Request For Syslogs!! Yes, YOURS!

IntrusDave · June 9, 2016, 1:38am

Hey guys, I’m working on a threat detection system system to go with the filter lists that I provide. The system is dependent on routers reporting what they are dropping. If you would like to join in, here is the code you need.

/system logging action
add bsd-syslog=yes name=syslog remote=172.102.241.60 remote-port=10514 syslog-facility=local0 target=remote

/system logging
set 0 topics=info,!firewall
add action=syslog topics=firewall,info

/ip firewall filter
add action=drop chain=input comment="Default Drop, Send to syslog" log=yes log-prefix=drop

You need to make sure that your “Default Drop” rule has logging enabled.

The more data I get, the safer we can make the internet!

jarda · June 9, 2016, 3:32am

Interested in this idea. I will think about it. What is your presumed algorithm, roughly?
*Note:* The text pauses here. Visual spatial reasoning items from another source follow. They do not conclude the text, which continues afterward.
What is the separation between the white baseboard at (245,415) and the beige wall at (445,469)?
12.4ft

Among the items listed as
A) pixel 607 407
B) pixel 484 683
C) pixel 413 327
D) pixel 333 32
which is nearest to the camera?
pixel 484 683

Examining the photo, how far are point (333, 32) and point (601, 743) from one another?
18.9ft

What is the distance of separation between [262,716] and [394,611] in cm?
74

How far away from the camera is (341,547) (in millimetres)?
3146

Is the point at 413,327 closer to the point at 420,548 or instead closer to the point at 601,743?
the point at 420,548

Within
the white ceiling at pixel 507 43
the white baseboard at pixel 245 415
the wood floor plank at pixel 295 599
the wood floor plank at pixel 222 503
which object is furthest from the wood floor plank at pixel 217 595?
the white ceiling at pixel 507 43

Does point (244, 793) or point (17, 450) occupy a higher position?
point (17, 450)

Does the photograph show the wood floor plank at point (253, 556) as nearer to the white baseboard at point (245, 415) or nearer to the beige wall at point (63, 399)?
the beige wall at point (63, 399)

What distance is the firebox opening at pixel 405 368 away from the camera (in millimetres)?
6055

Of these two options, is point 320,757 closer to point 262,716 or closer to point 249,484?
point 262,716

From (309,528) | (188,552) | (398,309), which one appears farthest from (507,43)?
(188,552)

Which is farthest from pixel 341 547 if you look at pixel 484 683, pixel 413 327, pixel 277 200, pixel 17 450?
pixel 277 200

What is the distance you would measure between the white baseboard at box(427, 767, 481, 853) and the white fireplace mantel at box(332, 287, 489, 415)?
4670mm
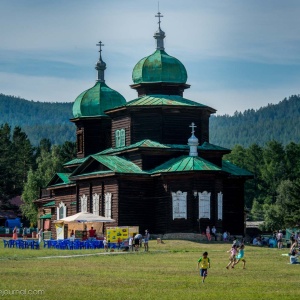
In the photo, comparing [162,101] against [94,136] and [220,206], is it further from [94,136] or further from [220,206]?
[94,136]

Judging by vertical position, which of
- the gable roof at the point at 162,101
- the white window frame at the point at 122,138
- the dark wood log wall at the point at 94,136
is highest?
the gable roof at the point at 162,101

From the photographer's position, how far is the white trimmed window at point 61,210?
302 feet

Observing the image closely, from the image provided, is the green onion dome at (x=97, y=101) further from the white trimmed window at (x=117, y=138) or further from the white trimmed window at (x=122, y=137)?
the white trimmed window at (x=122, y=137)

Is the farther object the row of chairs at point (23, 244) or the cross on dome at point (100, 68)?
the cross on dome at point (100, 68)

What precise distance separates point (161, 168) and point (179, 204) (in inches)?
129

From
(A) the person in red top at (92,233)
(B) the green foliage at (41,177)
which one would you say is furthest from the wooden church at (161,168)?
(B) the green foliage at (41,177)

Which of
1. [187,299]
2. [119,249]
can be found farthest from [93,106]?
[187,299]

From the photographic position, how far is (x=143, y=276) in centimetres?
4500

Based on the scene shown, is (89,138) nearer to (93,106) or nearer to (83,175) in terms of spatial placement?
(93,106)

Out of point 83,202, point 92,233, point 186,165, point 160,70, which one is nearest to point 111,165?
point 83,202

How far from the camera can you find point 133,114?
82625 mm

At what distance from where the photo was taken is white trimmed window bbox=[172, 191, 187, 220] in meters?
77.5

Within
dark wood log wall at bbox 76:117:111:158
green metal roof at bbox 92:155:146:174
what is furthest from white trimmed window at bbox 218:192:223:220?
dark wood log wall at bbox 76:117:111:158

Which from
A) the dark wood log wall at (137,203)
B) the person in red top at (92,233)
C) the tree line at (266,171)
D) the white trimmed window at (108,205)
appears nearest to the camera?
the person in red top at (92,233)
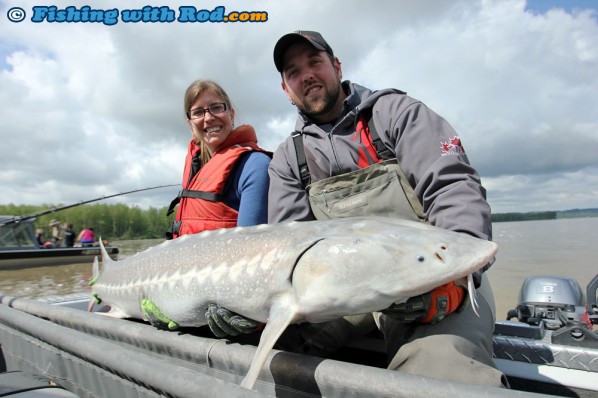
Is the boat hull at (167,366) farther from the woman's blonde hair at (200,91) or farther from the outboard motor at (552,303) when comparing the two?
the woman's blonde hair at (200,91)

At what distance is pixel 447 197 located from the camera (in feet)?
5.64

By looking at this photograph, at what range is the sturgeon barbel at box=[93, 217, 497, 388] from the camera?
125 cm

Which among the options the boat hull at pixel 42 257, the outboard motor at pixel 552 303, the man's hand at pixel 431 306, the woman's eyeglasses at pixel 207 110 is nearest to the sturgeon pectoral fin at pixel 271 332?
the man's hand at pixel 431 306

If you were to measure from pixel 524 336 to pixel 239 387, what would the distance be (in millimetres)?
1631

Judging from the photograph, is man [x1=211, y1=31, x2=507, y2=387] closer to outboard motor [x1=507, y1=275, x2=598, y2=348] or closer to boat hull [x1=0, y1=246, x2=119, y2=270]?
outboard motor [x1=507, y1=275, x2=598, y2=348]

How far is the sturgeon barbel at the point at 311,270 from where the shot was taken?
125cm

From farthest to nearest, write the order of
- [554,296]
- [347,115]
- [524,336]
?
[554,296]
[347,115]
[524,336]

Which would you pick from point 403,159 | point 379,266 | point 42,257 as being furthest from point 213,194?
point 42,257

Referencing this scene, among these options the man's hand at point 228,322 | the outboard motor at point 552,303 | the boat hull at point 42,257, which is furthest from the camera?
the boat hull at point 42,257

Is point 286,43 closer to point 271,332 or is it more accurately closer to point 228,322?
point 228,322

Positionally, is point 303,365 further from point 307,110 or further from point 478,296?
point 307,110

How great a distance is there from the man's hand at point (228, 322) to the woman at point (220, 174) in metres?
0.89

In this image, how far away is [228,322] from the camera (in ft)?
5.40

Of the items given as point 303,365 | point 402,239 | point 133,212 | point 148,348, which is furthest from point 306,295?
point 133,212
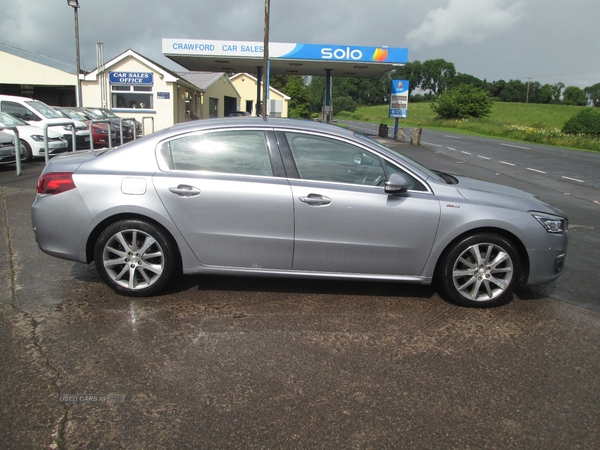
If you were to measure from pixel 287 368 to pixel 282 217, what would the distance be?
4.50 ft

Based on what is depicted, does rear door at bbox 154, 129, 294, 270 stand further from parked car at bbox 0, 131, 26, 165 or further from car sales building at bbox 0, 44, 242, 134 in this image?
car sales building at bbox 0, 44, 242, 134

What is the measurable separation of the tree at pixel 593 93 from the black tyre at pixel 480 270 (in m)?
150

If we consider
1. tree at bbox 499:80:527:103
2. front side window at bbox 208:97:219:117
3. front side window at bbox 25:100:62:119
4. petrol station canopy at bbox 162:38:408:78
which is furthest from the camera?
tree at bbox 499:80:527:103

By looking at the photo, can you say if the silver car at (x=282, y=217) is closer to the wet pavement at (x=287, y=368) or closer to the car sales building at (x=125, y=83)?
the wet pavement at (x=287, y=368)

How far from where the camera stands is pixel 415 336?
3.89 m

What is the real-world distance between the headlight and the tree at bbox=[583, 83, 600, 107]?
14956 centimetres

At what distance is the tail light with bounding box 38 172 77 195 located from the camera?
4363mm

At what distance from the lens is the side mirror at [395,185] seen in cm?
421

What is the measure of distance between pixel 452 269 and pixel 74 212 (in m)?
3.32

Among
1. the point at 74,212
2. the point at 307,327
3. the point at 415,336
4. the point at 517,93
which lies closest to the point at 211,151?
the point at 74,212

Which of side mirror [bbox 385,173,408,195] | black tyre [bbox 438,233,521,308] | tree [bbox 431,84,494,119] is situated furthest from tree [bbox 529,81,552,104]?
side mirror [bbox 385,173,408,195]

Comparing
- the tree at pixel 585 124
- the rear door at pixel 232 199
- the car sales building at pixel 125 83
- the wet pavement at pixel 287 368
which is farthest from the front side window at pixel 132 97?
the tree at pixel 585 124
IntrusDave · June 9, 2016, 3:38am

I’m in the VERY early stages right now.
Currently I’m just collecting the data and building analytics to understand what is really a threat and what is just noise.
I’m using Graylog as a collection / processing system, then passing the relevant hits to a proprietary app that makes the choice on banning the source. Right now it’s using a weighted system… number of source hits vs the port it’s hitting.

you can see some of the stats here: https://threat.intrustech.com/ user: guest and password: guest1234
The data isn’t clean right now - as I keep flushing the database every few hours when I make commits to the code.